-------- Data entries

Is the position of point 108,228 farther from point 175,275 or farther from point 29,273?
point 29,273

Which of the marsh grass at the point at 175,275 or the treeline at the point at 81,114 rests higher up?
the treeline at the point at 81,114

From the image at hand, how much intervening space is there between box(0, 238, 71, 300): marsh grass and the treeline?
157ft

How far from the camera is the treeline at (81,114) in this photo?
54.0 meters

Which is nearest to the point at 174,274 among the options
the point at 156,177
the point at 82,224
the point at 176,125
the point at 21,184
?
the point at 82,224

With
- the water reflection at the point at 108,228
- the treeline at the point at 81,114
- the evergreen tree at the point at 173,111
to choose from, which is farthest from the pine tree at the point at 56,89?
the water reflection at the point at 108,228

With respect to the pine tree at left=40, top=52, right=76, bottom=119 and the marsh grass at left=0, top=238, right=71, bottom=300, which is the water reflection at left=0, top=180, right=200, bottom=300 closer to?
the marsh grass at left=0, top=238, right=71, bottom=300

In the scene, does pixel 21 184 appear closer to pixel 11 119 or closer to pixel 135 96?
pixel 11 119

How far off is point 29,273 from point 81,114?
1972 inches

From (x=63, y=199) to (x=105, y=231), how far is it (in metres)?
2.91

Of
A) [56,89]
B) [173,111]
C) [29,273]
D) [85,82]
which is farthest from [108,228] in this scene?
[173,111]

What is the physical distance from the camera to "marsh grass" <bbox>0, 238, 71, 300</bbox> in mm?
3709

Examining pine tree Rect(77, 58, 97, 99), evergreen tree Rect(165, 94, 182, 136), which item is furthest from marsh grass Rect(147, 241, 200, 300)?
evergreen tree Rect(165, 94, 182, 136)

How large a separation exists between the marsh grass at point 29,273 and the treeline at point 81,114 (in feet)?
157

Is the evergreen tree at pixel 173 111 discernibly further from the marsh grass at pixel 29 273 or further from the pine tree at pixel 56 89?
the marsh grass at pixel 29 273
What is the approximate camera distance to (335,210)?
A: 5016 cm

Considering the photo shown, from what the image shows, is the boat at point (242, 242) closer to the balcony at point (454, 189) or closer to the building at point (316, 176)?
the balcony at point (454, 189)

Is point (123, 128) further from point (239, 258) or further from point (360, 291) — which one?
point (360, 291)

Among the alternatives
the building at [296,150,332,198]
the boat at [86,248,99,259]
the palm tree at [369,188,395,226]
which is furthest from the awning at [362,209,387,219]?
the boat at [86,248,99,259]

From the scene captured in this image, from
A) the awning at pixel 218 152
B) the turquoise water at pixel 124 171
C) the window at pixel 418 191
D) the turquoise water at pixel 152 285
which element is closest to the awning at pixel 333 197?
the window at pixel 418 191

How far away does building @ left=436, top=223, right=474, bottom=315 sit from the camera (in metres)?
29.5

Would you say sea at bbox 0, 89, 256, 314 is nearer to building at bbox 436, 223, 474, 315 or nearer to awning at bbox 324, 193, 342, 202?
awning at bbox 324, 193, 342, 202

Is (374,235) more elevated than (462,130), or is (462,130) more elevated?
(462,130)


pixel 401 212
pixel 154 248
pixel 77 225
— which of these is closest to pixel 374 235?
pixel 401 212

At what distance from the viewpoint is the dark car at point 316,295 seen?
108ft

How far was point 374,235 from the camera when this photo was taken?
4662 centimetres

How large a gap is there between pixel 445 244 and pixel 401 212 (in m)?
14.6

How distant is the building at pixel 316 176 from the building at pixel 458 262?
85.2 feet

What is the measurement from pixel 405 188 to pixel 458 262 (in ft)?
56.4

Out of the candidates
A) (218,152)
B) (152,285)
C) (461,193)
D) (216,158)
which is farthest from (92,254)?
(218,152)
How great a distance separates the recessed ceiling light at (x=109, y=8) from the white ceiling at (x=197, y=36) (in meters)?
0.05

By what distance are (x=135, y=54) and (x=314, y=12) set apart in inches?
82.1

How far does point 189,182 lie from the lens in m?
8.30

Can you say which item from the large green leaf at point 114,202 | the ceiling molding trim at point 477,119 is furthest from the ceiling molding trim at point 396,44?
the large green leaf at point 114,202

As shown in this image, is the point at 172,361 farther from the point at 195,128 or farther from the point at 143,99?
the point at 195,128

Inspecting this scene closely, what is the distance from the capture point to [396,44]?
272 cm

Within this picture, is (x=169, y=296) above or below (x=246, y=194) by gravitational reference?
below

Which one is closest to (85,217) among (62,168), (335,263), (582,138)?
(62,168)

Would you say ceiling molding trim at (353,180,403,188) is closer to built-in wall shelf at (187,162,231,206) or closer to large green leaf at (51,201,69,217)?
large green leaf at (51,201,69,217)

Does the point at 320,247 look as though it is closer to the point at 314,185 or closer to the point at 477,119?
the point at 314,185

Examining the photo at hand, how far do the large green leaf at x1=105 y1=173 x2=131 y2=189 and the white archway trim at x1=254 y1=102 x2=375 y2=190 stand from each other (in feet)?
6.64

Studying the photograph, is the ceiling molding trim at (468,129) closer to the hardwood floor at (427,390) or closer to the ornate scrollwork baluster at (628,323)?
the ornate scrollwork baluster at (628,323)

----------------

Take the data above and return it exactly.

● **Right answer**:
Is the position of point 108,228 farther from point 175,275 or farther from point 29,273?
point 29,273

Which of the marsh grass at the point at 175,275 or the treeline at the point at 81,114 rests higher up?
the treeline at the point at 81,114

From the image at hand, how much intervening space is there between box(0, 238, 71, 300): marsh grass and the treeline?
157ft

How far from the camera is the treeline at (81,114) in this photo?
54.0 meters

Which is nearest to the point at 174,274 among the options
the point at 156,177
the point at 82,224
the point at 176,125
the point at 21,184
?
the point at 82,224

With
- the water reflection at the point at 108,228
- the treeline at the point at 81,114
- the evergreen tree at the point at 173,111
to choose from, which is farthest from the pine tree at the point at 56,89?
the water reflection at the point at 108,228

With respect to the pine tree at left=40, top=52, right=76, bottom=119 and the marsh grass at left=0, top=238, right=71, bottom=300, which is the water reflection at left=0, top=180, right=200, bottom=300 closer to?
the marsh grass at left=0, top=238, right=71, bottom=300

In the scene, does pixel 21 184 appear closer to pixel 11 119 or closer to pixel 135 96?
pixel 11 119

How far off is point 29,273 from point 81,114?
1972 inches

From (x=63, y=199) to (x=105, y=231), how far is it (in metres)?
2.91

Of
A) [56,89]
B) [173,111]
C) [29,273]
D) [85,82]
which is farthest from [108,228] in this scene?
[173,111]

What is the physical distance from the camera to "marsh grass" <bbox>0, 238, 71, 300</bbox> in mm?
3709

Examining pine tree Rect(77, 58, 97, 99), evergreen tree Rect(165, 94, 182, 136), which item is furthest from marsh grass Rect(147, 241, 200, 300)?
evergreen tree Rect(165, 94, 182, 136)

How large a separation exists between the marsh grass at point 29,273 and the treeline at point 81,114 (in feet)?
157

Is the evergreen tree at pixel 173 111 discernibly further from the marsh grass at pixel 29 273 or further from the pine tree at pixel 56 89?
the marsh grass at pixel 29 273
What is the approximate camera distance to (335,210)?
A: 5016 cm

Considering the photo shown, from what the image shows, is the boat at point (242, 242) closer to the balcony at point (454, 189) or closer to the building at point (316, 176)?
the balcony at point (454, 189)

Is point (123, 128) further from point (239, 258) or further from point (360, 291) — which one?
point (360, 291)

Among the alternatives
the building at [296,150,332,198]
the boat at [86,248,99,259]
the palm tree at [369,188,395,226]
which is furthest from the awning at [362,209,387,219]?
the boat at [86,248,99,259]

From the scene captured in this image, from
A) the awning at pixel 218 152
B) the turquoise water at pixel 124 171
C) the window at pixel 418 191
D) the turquoise water at pixel 152 285
which element is closest to the awning at pixel 333 197?
the window at pixel 418 191

How far away does building @ left=436, top=223, right=474, bottom=315 sit from the camera (in metres)?
29.5

Would you say sea at bbox 0, 89, 256, 314 is nearer to building at bbox 436, 223, 474, 315 or nearer to awning at bbox 324, 193, 342, 202?
awning at bbox 324, 193, 342, 202

Is (374,235) more elevated than (462,130), or is (462,130) more elevated?
(462,130)


pixel 401 212
pixel 154 248
pixel 77 225
— which of these is closest to pixel 374 235?
pixel 401 212

At what distance from the viewpoint is the dark car at point 316,295 seen?
108ft

How far was point 374,235 from the camera when this photo was taken?
4662 centimetres

How large a gap is there between pixel 445 244 and pixel 401 212 (in m)?
14.6

How distant is the building at pixel 316 176 from the building at pixel 458 262?
85.2 feet

What is the measurement from pixel 405 188 to pixel 458 262 (in ft)?
56.4

Out of the candidates
A) (218,152)
B) (152,285)
C) (461,193)
D) (216,158)
which is farthest from (92,254)?
(218,152)
How great a distance separates the recessed ceiling light at (x=109, y=8) from the white ceiling at (x=197, y=36) (in meters)?
0.05

By what distance are (x=135, y=54) and (x=314, y=12) set apart in inches?
82.1

How far does point 189,182 lie from the lens in m?
8.30

Can you say which item from the large green leaf at point 114,202 | the ceiling molding trim at point 477,119 is furthest from the ceiling molding trim at point 396,44?
the large green leaf at point 114,202

As shown in this image, is the point at 172,361 farther from the point at 195,128 or farther from the point at 143,99?
the point at 195,128

Inspecting this scene closely, what is the distance from the capture point to [396,44]?
272 cm

Within this picture, is (x=169, y=296) above or below (x=246, y=194) by gravitational reference?
below

Which one is closest to (85,217) among (62,168), (335,263), (582,138)?
(62,168)

Would you say ceiling molding trim at (353,180,403,188) is closer to built-in wall shelf at (187,162,231,206) or closer to large green leaf at (51,201,69,217)?
large green leaf at (51,201,69,217)

Does the point at 320,247 look as though it is closer to the point at 314,185 or closer to the point at 477,119?
the point at 314,185

Examining the photo at hand, how far do the large green leaf at x1=105 y1=173 x2=131 y2=189 and the white archway trim at x1=254 y1=102 x2=375 y2=190 stand from each other (in feet)?
6.64

Studying the photograph, is the ceiling molding trim at (468,129) closer to the hardwood floor at (427,390) or closer to the ornate scrollwork baluster at (628,323)?
the ornate scrollwork baluster at (628,323)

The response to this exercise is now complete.